Other investigations
Additional tests include blood tests, imaging and pre-operative risk assessment (if surgery is required). CT imaging can be used to look for distant metastasis (cancer spread) and an MRI of the pelvis may help better characterise local disease. These are essential in patients with high-risk features or high suspicion of advanced disease.
Staging & grading
The grade and stage provide important information about the behaviour and extent of any malignancy.
Endometrial samples should be sent to histopathology for further assessment to confirm the presence of EC and the particular type (i.e. endometrioid or non-endometrioid).
Once confirmed, it is important to determine both the grade and stage of the tumour. This tells us important information about the behaviour of the tumour, how advanced it is and what treatments are suitable. In EC, the International Federation of Obstetrics and Gynecology (FIGO) is used to grade and stage the tumour.
Grading
The grade of a cancer describes how much resemblance the cancer cell has to the original cell type. Uterine cancer is divided into three grades (well, moderately and poorly differentiated).
A cell that does not resemble the original cell type is said to be ‘poorly differentiated’ and associated with more aggressive behaviour and worse outcome. A cell that does resemble the original cell type is said to be ‘well differentiated’ and generally associated with a better outcome.
Staging
The stage of a cancer is critical to determine treatments, but can be very complex and important mainly for clinicians involved in treating patients with cancer. Stage also provides prognostic information.
The stage of a cancer describes the extent of cancer spread based on tumour size, presence of lymph node involvement and distant spread. We call these three factors ‘TNM’ (tumour, nodes, metastasis).

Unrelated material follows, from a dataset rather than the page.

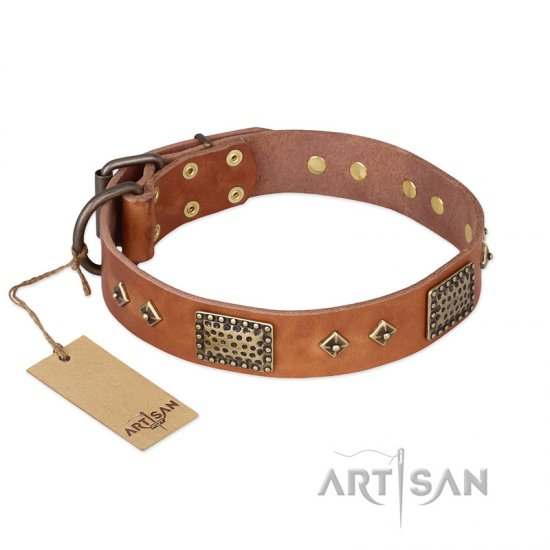 """Catchy Look"" FDT Artisan Decorated Tan Leather Pitbull Collar"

- Tumour (T): size of tumour (usually in cm)
- Nodes (N): number and location of lymph nodes involved
- Metastasis (M): presence or absence of spread to a distant site
Management
Management of EC is based on the cancer type, grade and stage, patients co-morbidities and desire for fertility.
The options for treatment of EC include surgery, chemotherapy (cytotoxic therapies), radiotherapy (ionising radiation), brachytherapy (locally delivered radiotherapy) and hormonal treatments. All patients should be discussed in a specialist cancer multidisciplinary team meeting and given information about all their treatment options.

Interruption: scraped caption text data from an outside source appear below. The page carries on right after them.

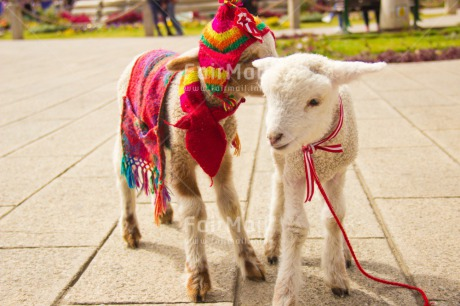 Fair Trade Photo Animals, Brother, Clothing, Colour image, Day, Friendship, Funny, Goat, Hat, Horizontal, Love, Outdoor, Peru, Rural, Seasons, Sister, Smile, Smiling, South America, Winter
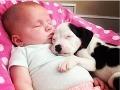 Bábätko a šteniatko - najrozkošnejšie kamarátstvo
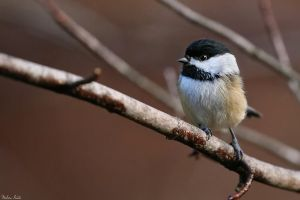 Chickadee by mydigitalmind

A brief summary of treatment options:
- Surgical treatment: total hysterectomy (removal of uterus) +/- bilateral salpingoopherectomy (removal or ovaries and fallopian tubes). Generally first-line option in early stage disease. Different surgical methods. May be combined with lymph node dissection.
- Chemoradiotherapy: may be combined with surgery. Can be given before surgery to shrink tumour. Options dependent on the stage, grade and risk of recurrence. Post-operative chemotherapy can be considered in specific cases.

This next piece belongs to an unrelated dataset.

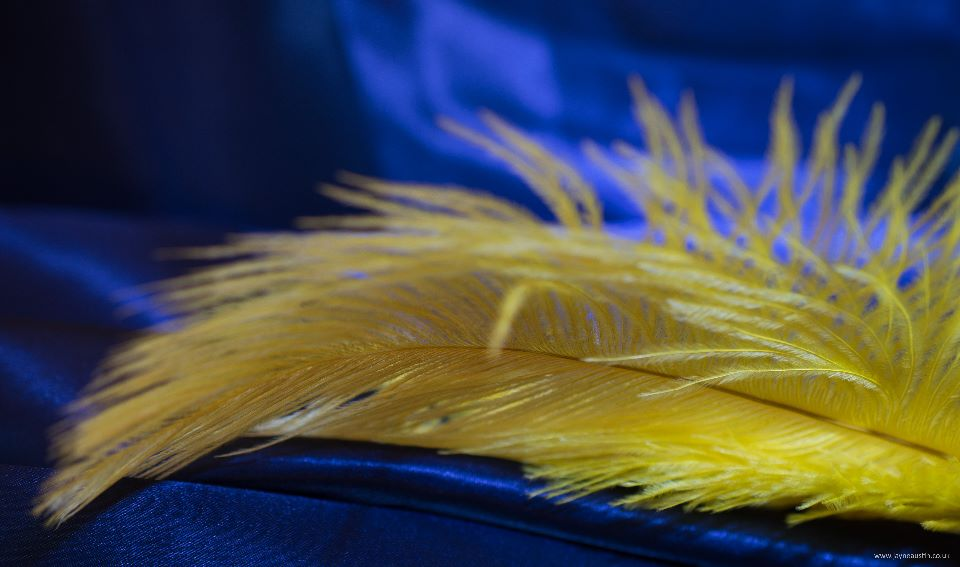 Yellow feather on blue satin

- Unfit for surgery: options can include vaginal hysterectomy (regional anaesthesia), pelvic radiotherapy or hormonal therapy with progestogens or aromatase inhibitors.
- Fertility-sparing: <5% of EC occur in women under 45 years. Requires specialist gynae-oncology input with consideration of risk/benefits. Progestogens in selected patients, requires individualised care and regular follow-up.
- Other: new immunotherapies and biological therapies. Oncology rapidly growing field, new drugs continue to emerge
Prognosis
The overall five-year survival in endometrial cancer is approximately 75%.
Prognosis in cancer is largely determined by the stage of disease. Those with early stage cancer (i.e. local disease only) is associated with the best prognosis and those with advanced disease (i.e. spread widely) is associated with the worst prognosis. In EC the five-year survival for stage 1 is 90% compared to 15% for stage 4.